"Unsafe Projection" Error with Many Transformations

Problem: In versions of Tamr older than v2020.016, jobs may fail due to a Spark error, like the one shown here, with mention of “Unsafe Projection”:

org.apache.spark.SparkException: Job aborted due to stage failure: Task 0 in stage 9.0 failed 1 times, most recent failure: Lost task 0.0 in stage 9.0 (TID 7, localhost, executor driver): org.codehaus.janino.JaninoRuntimeException: failed to compile: org.codehaus.janino.JaninoRuntimeException: Code of method "evalExpr$(Lorg/apache/spark/sql/catalyst/expressions/GeneratedClass$SpecificUnsafeProjection;Lorg/apache/spark/sql/catalyst/InternalRow;)V" of class "org.apache.spark.sql.catalyst.expressions.GeneratedClass$SpecificUnsafeProjection" grows beyond 64 KB

Cause: Do you have a large number of transformations running? That may be the cause of this error. Spark executors can run out of compute power when a large number of transformations are referencing the same attribute.

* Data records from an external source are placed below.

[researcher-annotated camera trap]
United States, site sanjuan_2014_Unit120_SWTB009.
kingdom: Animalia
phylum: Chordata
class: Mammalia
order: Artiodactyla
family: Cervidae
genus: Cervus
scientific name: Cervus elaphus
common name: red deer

Resolution: To fix this issue there are two recommended options:

  1. Upgrade Tamr to v2020.016 or later; or
  2. Use a checkpoint statement periodically between transformations. This statement tells Spark to calculate everything up to the checkpoint first, and then move to the next one. It should be used sparingly if errors occur or transformations are running very slowly, as it can actually decrease performance in other cases.